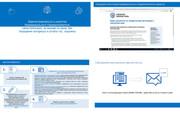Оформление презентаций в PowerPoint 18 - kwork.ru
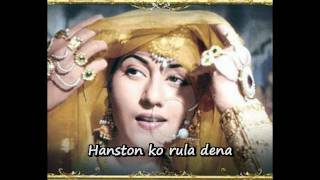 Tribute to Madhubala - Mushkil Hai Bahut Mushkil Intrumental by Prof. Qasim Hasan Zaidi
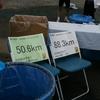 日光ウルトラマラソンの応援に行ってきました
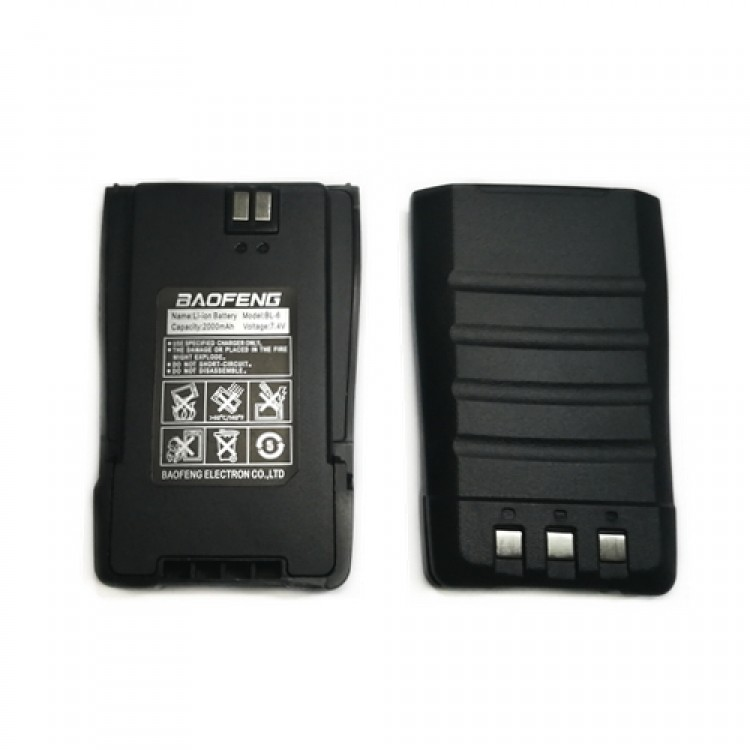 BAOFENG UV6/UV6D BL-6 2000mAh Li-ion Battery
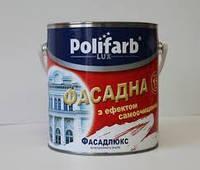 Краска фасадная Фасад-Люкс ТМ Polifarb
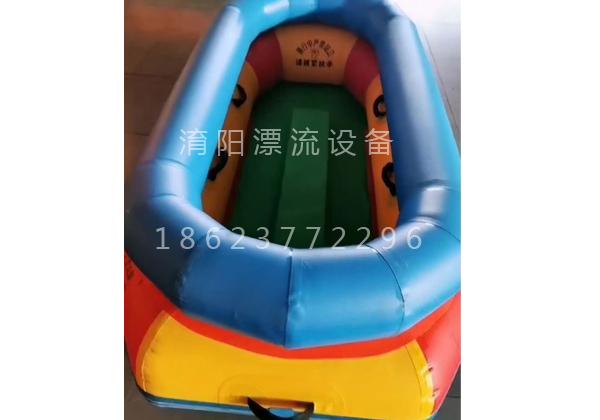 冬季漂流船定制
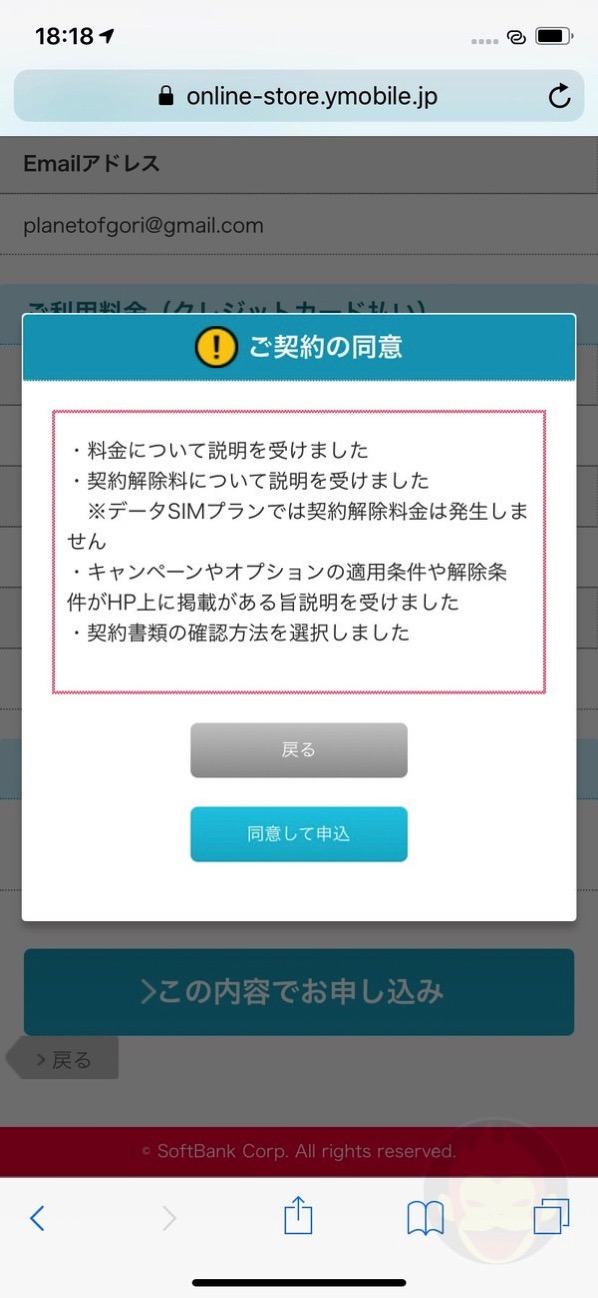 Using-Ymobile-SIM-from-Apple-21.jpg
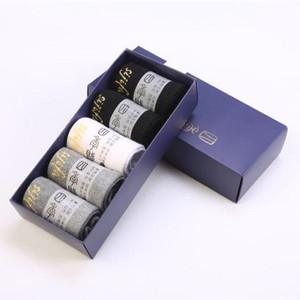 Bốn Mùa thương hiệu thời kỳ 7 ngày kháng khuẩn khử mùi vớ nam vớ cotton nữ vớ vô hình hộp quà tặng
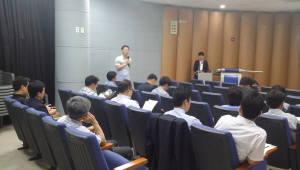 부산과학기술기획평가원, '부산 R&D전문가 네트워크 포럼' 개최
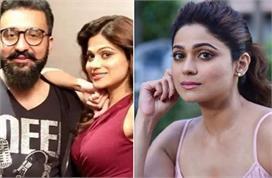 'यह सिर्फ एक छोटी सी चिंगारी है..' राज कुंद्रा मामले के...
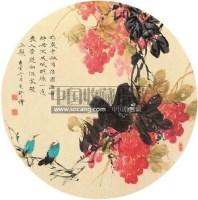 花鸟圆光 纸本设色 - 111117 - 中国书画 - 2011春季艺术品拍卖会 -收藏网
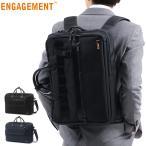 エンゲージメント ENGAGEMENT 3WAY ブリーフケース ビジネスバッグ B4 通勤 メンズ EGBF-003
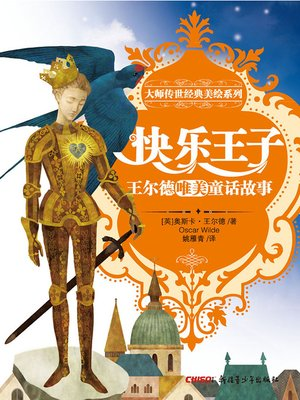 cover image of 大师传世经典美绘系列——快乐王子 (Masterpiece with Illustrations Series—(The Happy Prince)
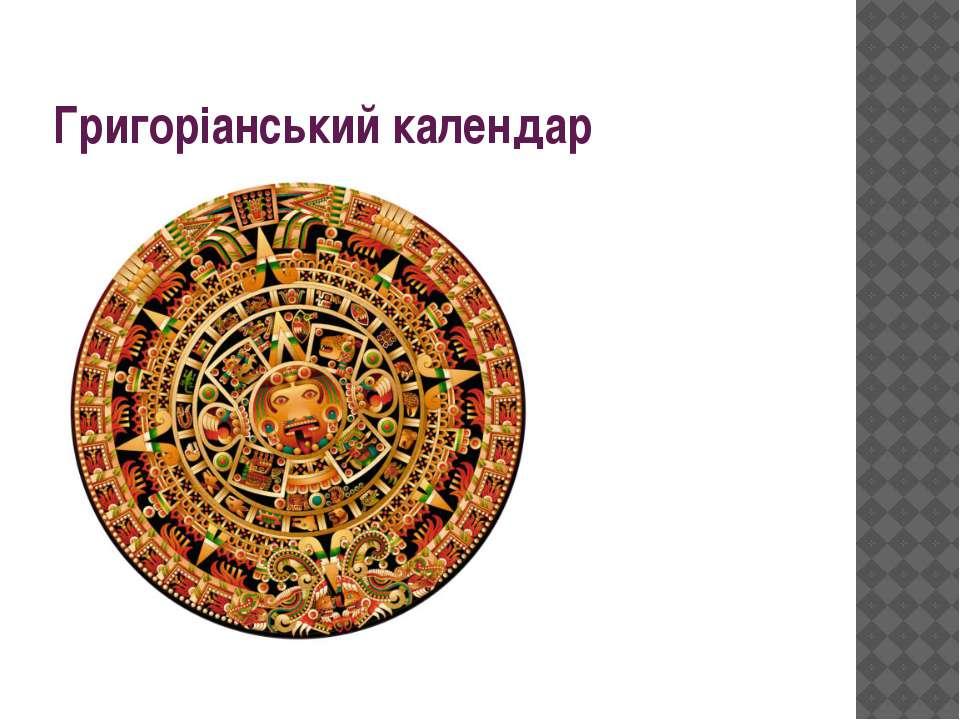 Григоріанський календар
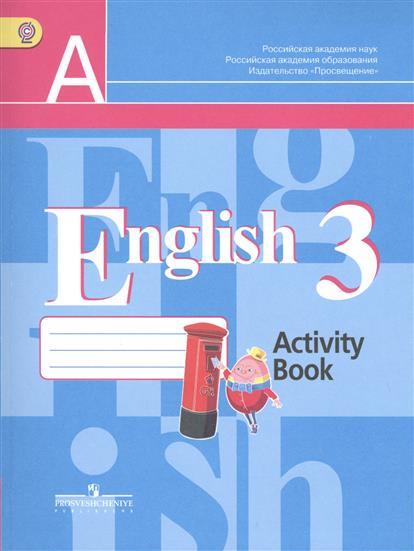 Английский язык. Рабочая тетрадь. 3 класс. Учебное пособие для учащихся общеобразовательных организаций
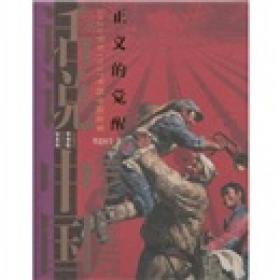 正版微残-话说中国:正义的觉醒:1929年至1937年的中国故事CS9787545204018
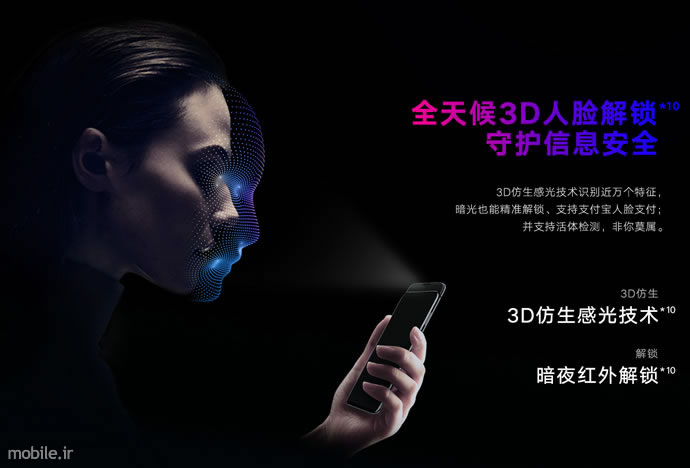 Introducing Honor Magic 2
##########
From the line containing "부산과학기술기획평가원, '부산 R&D전문가 네트워크 포럼' 개최" down to the end of the listing above, every line is to be returned exactly, though the pictures are not.

### Expected answer
 부산과학기술기획평가원, '부산 R&D전문가 네트워크 포럼' 개최
 'यह सिर्फ एक छोटी सी चिंगारी है..' राज कुंद्रा मामले के...
 花鸟圆光 纸本设色 - 111117 - 中国书画 - 2011春季艺术品拍卖会 -收藏网
 エンゲージメント ENGAGEMENT 3WAY ブリーフケース ビジネスバッグ B4 通勤 メンズ EGBF-003
 cover image of 大师传世经典美绘系列——快乐王子 (Masterpiece with Illustrations Series—(The Happy Prince)
 Григоріанський календар
 Английский язык. Рабочая тетрадь. 3 класс. Учебное пособие для учащихся общеобразовательных организаций
 正版微残-话说中国:正义的觉醒:1929年至1937年的中国故事CS9787545204018
 Introducing Honor Magic 2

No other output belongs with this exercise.